- TEXT PASSAGE -
::::

Still, even after the move the block was still reported corrupt by the dbv and I had to deploy a procedure from the ML-Note: 336133.1. Which I fully documented in here –> How to Format Corrupted Block Not Part of Any Segment.

What I Need From Support

You’ve been there haven’t you? You buy a product, use it, have an issue, cringe and call support. What comes next either breaks or makes your future relations with the company and the product they sold you. It’s at this point that you find out if they are your partner or you are on your own. With consumer products my expectation for a good one is to never break — I don’t ever want to have to call their support. But when it comes to the toys we use in data centers I want to hit all of the big issues during QA and I want it to break down so badly that it will stump the technical support team so we get a chance to test their infrastructure and protocols.

That’s exactly what happened to one of the key products we selected for our latest large scale implementation. It’s irrelevant to this article what that product is, what’s relevant is that the support organization experience was disappointing. I am not going to focus on what went wrong — it really isn’t that important, what’s important is that we got the message across and it appears we’ll have a meeting with the people that might be able to make a difference. And I really hope that they do — I believe this company has potential.

I was thinking about the upcoming meeting and what to address and here’s what I realized. It’s actually very simple — here’s my list of things I Need From a Support Organization of a technology company:

  1. Community
  2. Communication
  3. Response

Community

Community is where you go first if you have a non urgent question. Community needs to consist of three components:

  1. Knowledge Base
  2. Bug Database
  3. Forums

Knowledge Base needs to offer an up to date list of known issues and white papers that bridge the gap between official documentation and what customers are actually going through while doing hands on implementations. Bug Database is where you get a chance to feel the pulse of the company — it’s an integral part of the community and it doesn’t have to be an open Bug database that we see in the open source communities, no, just a read-only access where you get to see what kinds of issues development is working on these days. Through Forums you share experiences with other customers and learn best practices by picking the brains of the community gurus. Forums is what connects you with the rest of the customer base and gives you a chance to see the bigger picture, it also shows that the company is open about it’s business and is not afraid of public scrutiny.

Communication

Communication is one of the most critical aspects of a support organization. It needs to flow both ways — customer to support and support to the customer. Support needs to drive Communication, they need to deliver instant updates to your issue and they need to squeeze the last drop of information from you because even the smallest piece of information can play a huge role in how effective a solution will be or how it will help other customers that might be facing similar symptoms but have not yet identified the cause of the problem. Communication is the only thing that allows a good support organization to create strong Knowledge Base because it’s the only way to gage what you are really experiencing in the field.

For example a failure of their product might have an adverse affect on other products within your technology stack so it’s imperative for support to ask you for the error messages that you might have seen with the rest of the components so that these symptoms can be properly documented and published in the knowledge base as a white paper or an alert.

::::

- DATASET EXCERPTS -
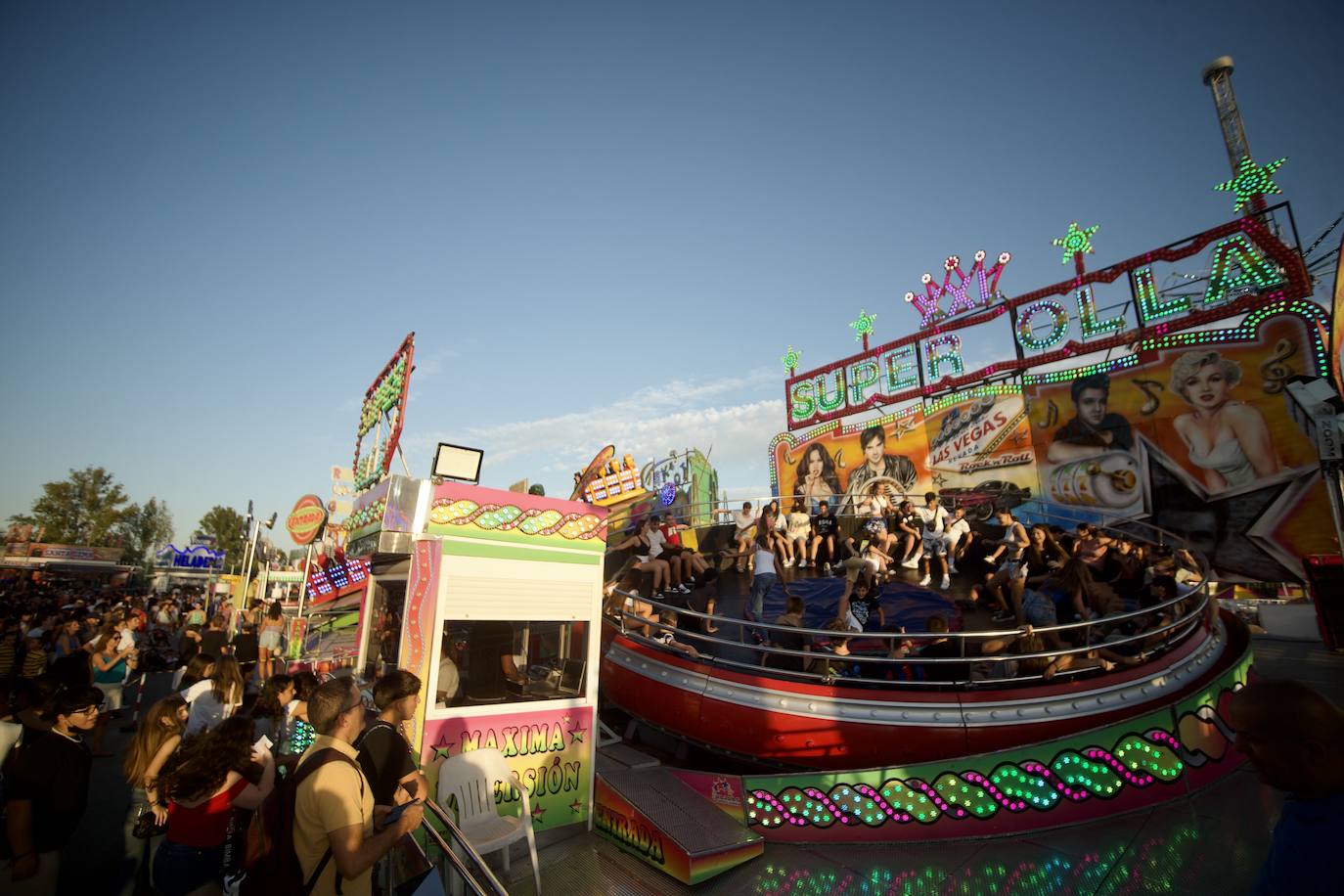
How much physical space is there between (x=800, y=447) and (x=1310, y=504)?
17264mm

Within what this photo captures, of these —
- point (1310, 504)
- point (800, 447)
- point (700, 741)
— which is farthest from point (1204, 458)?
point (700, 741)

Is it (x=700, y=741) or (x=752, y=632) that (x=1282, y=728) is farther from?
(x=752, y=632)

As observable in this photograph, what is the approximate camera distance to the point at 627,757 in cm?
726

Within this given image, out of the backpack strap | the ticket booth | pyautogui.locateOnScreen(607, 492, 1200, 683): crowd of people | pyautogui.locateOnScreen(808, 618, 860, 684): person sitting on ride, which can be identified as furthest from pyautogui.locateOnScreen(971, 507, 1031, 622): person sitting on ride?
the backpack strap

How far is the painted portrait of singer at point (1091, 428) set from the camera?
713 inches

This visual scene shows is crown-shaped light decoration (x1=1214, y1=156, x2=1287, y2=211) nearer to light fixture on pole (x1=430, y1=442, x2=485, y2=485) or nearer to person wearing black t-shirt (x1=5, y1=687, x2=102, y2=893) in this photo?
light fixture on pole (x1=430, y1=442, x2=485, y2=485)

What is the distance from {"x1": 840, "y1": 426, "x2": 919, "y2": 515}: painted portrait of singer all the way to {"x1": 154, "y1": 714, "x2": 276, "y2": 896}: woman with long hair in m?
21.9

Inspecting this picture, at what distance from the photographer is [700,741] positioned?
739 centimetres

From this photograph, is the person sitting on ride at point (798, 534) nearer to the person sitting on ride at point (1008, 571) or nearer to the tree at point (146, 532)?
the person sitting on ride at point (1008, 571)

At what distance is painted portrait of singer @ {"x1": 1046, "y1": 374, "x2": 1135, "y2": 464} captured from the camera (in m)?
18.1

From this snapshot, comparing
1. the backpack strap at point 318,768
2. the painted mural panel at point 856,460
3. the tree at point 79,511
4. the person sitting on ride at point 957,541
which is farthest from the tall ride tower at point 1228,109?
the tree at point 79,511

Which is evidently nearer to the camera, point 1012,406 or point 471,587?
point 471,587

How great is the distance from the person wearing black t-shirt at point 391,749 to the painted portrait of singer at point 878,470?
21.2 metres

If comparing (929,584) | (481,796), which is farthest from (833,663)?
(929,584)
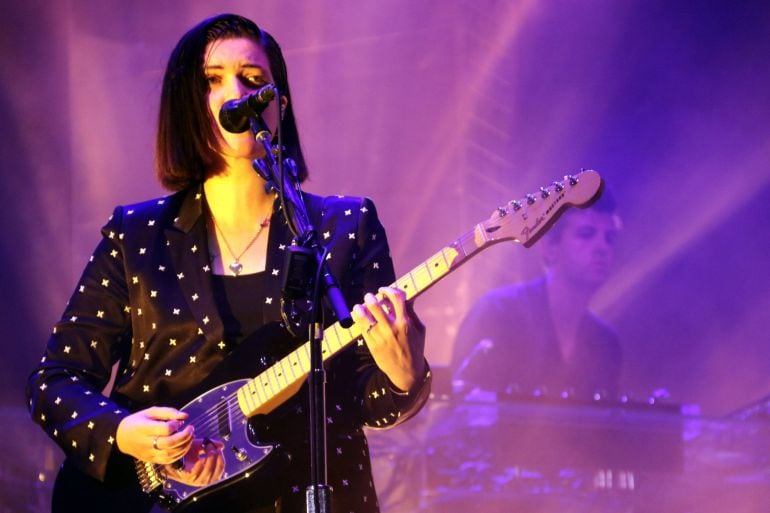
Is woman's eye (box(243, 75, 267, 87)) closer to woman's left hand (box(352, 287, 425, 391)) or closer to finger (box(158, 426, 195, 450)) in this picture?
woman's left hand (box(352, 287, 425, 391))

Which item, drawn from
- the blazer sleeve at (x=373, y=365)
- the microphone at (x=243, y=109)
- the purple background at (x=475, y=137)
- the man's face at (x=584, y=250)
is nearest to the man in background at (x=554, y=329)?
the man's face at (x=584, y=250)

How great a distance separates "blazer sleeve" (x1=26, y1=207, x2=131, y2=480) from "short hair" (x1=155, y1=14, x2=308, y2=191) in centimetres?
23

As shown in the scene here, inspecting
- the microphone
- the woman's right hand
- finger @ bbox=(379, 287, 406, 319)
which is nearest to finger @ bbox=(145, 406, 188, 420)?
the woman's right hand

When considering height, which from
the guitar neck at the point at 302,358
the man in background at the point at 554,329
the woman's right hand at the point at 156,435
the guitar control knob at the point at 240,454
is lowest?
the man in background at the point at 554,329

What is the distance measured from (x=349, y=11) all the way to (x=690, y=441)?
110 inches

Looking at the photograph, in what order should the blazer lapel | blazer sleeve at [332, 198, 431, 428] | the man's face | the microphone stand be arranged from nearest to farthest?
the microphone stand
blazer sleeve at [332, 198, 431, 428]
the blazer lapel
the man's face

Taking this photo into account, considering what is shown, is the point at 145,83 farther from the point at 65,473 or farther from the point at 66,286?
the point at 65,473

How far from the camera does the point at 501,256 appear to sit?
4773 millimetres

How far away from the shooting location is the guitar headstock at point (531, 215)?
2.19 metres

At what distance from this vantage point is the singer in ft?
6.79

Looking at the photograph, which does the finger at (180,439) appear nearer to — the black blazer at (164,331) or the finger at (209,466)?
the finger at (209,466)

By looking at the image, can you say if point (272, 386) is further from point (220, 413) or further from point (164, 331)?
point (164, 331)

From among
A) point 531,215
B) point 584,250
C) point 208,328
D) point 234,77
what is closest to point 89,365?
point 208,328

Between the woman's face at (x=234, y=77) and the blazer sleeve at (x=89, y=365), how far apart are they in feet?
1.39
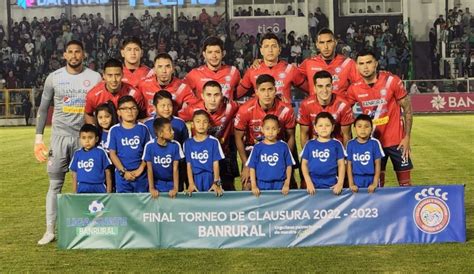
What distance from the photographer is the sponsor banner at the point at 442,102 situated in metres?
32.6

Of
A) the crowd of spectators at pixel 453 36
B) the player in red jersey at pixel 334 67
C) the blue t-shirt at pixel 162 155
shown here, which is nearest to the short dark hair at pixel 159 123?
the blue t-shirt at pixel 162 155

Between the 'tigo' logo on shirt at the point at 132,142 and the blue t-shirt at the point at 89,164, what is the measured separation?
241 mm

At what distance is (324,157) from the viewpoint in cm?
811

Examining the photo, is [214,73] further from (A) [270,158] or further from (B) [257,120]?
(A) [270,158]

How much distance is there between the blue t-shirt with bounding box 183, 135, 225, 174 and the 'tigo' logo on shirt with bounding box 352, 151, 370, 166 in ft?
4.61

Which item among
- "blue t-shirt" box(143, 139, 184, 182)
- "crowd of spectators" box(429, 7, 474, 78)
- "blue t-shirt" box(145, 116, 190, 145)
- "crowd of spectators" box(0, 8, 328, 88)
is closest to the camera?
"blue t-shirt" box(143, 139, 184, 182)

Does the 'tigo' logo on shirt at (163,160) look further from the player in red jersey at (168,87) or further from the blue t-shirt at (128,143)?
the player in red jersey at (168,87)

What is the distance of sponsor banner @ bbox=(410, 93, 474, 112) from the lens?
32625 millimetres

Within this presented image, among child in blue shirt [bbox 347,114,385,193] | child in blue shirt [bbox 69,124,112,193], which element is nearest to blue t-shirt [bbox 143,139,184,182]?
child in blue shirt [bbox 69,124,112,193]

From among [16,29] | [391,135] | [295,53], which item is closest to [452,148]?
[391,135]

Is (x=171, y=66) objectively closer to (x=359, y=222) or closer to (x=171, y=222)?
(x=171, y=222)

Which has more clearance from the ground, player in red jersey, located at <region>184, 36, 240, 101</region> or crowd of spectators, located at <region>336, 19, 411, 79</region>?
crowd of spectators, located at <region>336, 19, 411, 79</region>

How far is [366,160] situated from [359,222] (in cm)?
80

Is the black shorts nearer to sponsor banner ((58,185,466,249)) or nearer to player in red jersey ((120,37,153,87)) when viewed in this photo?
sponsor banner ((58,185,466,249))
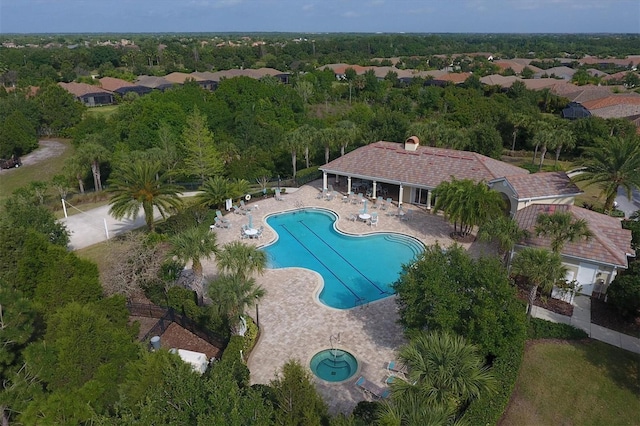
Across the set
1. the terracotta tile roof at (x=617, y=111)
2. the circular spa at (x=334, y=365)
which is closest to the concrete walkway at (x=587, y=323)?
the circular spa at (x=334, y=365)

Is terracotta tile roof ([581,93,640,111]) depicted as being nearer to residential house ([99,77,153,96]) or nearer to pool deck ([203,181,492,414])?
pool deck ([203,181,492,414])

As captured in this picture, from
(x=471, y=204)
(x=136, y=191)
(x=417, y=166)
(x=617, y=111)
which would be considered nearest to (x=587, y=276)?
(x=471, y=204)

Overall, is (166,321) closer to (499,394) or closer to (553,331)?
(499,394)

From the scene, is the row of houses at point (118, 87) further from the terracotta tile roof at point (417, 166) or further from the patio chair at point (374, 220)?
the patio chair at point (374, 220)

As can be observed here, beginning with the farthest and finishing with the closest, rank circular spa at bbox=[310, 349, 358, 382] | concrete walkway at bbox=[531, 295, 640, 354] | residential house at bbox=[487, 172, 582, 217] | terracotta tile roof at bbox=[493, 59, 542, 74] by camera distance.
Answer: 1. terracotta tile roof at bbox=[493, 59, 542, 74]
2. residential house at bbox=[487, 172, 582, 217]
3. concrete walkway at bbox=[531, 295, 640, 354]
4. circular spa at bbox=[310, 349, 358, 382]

::::

- USING THE INFORMATION -
**A.** Translate into French this sentence from the text on support organizations: "Communication is one of the most critical aspects of a support organization."
**B.** According to the text on support organizations, which components must a Community consist of? List them all.

- SOLVED PROBLEMS -
**A.** La communication est l'un des aspects les plus critiques d'une organisation de support.

**B.**
Knowledge Base
Bug Database
Forums